Exactly reproduce the lines from the line that has "How far from the camera" down to the last line of the entries, inclusive.

Start of SUPPLIED ENTRIES

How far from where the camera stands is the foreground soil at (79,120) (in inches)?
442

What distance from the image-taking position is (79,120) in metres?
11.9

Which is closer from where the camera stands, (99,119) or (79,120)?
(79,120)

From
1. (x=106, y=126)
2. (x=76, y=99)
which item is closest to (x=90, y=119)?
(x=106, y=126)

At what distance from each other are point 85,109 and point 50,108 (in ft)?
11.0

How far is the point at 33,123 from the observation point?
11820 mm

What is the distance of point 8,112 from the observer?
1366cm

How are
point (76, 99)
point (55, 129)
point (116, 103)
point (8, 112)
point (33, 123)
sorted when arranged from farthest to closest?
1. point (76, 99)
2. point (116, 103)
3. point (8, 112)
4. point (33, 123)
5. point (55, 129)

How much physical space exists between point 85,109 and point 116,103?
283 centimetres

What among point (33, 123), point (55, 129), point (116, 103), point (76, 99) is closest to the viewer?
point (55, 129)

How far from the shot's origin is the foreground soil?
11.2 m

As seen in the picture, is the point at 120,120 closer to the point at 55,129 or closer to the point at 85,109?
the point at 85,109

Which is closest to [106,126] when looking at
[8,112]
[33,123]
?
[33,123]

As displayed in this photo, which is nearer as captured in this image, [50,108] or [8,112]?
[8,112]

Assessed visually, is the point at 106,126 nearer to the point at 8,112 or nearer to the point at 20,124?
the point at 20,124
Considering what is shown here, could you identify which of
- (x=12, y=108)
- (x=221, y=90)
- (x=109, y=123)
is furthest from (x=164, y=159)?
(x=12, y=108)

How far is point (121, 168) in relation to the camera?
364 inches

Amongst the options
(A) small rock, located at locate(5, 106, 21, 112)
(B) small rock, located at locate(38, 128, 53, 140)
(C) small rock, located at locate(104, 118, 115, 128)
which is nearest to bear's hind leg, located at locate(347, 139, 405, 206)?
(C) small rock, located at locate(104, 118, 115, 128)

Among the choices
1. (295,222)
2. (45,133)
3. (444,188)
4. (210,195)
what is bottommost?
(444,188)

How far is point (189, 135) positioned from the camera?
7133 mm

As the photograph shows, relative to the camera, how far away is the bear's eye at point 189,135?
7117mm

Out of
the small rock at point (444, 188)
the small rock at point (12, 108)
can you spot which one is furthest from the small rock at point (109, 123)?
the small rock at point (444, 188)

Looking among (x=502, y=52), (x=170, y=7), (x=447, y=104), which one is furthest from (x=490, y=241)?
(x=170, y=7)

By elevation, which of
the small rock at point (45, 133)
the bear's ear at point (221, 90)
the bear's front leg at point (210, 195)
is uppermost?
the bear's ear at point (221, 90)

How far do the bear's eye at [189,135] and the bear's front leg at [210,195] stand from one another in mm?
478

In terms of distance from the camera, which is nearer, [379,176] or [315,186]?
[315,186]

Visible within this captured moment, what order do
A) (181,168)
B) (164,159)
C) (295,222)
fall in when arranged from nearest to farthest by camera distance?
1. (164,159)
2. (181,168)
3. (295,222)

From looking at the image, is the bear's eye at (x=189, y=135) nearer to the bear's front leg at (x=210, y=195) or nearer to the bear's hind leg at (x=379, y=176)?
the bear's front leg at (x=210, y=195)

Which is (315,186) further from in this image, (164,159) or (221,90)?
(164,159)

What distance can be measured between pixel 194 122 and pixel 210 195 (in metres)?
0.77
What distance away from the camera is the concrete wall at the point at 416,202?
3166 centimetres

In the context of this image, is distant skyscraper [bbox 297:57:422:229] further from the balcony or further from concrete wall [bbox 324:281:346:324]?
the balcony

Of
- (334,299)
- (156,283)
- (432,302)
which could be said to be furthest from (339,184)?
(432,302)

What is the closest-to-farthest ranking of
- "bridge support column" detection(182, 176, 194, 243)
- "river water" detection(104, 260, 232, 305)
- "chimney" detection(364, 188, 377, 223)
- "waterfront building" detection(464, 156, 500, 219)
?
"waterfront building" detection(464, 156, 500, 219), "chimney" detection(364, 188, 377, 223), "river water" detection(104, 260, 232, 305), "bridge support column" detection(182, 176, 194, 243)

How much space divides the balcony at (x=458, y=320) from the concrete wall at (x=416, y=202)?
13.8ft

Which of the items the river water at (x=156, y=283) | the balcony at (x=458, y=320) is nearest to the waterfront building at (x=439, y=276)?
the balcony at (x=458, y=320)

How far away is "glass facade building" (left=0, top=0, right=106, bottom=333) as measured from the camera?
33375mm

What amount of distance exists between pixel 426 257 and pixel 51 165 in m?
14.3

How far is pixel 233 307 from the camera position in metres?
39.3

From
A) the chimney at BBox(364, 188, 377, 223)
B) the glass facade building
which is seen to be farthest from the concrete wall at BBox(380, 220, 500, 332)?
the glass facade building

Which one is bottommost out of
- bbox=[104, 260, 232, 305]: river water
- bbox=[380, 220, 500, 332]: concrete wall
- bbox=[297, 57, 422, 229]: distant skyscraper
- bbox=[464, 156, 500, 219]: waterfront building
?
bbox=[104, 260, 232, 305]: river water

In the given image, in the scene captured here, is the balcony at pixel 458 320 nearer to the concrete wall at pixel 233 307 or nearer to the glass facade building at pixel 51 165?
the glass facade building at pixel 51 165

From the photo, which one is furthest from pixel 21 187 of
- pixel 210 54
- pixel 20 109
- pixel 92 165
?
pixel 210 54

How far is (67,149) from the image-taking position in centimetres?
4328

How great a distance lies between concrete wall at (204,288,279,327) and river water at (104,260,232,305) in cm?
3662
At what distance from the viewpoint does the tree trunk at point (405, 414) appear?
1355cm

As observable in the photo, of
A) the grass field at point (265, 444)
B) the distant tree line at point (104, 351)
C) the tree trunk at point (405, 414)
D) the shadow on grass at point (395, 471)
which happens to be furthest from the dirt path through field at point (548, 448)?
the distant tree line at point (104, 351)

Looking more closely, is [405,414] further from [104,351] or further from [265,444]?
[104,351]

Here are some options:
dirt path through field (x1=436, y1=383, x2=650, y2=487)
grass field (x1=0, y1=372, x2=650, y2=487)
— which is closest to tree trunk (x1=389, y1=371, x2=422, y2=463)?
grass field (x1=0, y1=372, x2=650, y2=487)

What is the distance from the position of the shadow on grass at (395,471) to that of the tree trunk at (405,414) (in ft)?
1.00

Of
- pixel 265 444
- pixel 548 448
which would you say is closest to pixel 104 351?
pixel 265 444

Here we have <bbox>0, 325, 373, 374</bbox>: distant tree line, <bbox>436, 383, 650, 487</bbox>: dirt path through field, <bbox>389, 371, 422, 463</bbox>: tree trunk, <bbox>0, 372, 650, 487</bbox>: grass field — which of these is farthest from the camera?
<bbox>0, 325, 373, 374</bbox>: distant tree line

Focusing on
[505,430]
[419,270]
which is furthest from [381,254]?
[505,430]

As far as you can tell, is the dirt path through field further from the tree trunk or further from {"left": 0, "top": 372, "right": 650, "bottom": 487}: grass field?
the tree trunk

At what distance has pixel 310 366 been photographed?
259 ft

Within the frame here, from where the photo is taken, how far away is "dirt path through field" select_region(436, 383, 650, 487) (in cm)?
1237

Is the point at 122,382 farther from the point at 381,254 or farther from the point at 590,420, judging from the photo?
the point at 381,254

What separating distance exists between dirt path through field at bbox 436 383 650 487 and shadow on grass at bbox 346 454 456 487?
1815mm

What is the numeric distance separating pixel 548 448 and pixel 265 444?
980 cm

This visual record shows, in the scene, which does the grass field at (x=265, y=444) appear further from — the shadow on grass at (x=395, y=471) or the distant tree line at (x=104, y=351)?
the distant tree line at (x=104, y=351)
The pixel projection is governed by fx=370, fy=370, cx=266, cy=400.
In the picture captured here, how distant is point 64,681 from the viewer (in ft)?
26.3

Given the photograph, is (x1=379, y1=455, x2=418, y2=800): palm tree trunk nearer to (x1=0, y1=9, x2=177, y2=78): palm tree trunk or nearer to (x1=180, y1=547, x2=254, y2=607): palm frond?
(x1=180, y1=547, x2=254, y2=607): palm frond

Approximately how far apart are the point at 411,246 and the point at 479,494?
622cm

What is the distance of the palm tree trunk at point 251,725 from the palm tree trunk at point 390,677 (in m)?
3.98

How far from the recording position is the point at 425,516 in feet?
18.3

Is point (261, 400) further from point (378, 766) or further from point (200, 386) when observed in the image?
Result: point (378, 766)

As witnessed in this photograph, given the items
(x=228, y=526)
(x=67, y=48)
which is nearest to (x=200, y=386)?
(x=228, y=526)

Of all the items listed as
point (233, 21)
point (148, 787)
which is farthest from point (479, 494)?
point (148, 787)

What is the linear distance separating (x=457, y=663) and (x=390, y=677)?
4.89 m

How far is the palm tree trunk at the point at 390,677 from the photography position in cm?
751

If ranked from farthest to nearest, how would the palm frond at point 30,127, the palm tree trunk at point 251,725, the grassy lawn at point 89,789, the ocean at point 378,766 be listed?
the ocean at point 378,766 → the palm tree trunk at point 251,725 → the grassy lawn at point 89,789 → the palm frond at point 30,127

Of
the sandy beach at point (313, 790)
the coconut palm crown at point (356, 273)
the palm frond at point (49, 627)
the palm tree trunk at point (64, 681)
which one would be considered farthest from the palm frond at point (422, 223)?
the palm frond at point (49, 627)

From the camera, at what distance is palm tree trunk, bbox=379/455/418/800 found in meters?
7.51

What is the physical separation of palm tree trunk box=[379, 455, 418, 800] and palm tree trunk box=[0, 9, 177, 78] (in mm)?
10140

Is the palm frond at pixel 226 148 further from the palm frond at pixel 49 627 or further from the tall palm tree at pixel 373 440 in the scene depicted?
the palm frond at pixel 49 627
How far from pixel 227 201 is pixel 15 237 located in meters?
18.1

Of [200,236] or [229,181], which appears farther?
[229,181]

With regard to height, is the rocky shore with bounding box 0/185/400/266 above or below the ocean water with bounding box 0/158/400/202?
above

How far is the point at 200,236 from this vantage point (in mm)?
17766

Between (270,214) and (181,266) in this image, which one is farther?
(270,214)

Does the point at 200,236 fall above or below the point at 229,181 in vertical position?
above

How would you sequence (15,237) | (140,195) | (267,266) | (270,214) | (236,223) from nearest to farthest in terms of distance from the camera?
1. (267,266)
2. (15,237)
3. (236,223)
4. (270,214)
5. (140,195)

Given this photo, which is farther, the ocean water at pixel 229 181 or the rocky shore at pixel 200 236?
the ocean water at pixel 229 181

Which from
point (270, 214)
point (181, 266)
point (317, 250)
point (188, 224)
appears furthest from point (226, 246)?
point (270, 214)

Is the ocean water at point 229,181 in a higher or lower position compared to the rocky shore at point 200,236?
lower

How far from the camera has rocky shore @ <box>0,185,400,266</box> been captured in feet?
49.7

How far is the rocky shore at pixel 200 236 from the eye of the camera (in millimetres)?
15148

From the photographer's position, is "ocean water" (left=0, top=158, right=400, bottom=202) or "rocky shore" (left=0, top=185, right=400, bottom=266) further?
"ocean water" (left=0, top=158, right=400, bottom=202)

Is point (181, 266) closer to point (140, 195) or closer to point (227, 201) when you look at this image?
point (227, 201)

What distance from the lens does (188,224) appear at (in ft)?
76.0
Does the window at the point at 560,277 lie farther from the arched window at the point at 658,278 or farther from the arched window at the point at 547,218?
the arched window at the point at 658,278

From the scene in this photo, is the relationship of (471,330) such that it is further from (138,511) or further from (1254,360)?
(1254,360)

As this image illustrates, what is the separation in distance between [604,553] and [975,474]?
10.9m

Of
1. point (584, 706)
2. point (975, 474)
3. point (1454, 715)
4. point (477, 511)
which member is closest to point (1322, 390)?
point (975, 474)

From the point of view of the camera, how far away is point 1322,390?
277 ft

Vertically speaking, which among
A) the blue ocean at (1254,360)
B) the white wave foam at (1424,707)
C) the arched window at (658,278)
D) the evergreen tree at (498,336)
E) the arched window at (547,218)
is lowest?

End of SUPPLIED ENTRIES

▶ _WRITTEN SOLUTION_
How far from the camera has rocky shore @ <box>0,185,400,266</box> been captured in feet?
49.7

How far is the rocky shore at pixel 200 236 from the eye of the camera (in millimetres)?
15148

From the photographer's position, is "ocean water" (left=0, top=158, right=400, bottom=202) or "rocky shore" (left=0, top=185, right=400, bottom=266) further?
"ocean water" (left=0, top=158, right=400, bottom=202)

Is point (181, 266) closer to point (140, 195) or closer to point (227, 201) when you look at this image?
point (227, 201)

What distance from the lens does (188,224) appear at (in ft)?
76.0
Does the window at the point at 560,277 lie farther from the arched window at the point at 658,278 or farther from the arched window at the point at 547,218?
the arched window at the point at 658,278

From the scene in this photo, is the relationship of (471,330) such that it is further from (138,511) or further from (1254,360)?
(1254,360)

As this image illustrates, what is the separation in distance between [604,553] and [975,474]?
10.9m

Of
1. point (584, 706)
2. point (975, 474)
3. point (1454, 715)
4. point (477, 511)
which member is closest to point (1322, 390)?
point (975, 474)

From the point of view of the camera, how far away is point 1322,390?
277 ft

Vertically speaking, which among
A) the blue ocean at (1254,360)
B) the white wave foam at (1424,707)
C) the arched window at (658,278)
D) the evergreen tree at (498,336)
E) the arched window at (547,218)
is lowest?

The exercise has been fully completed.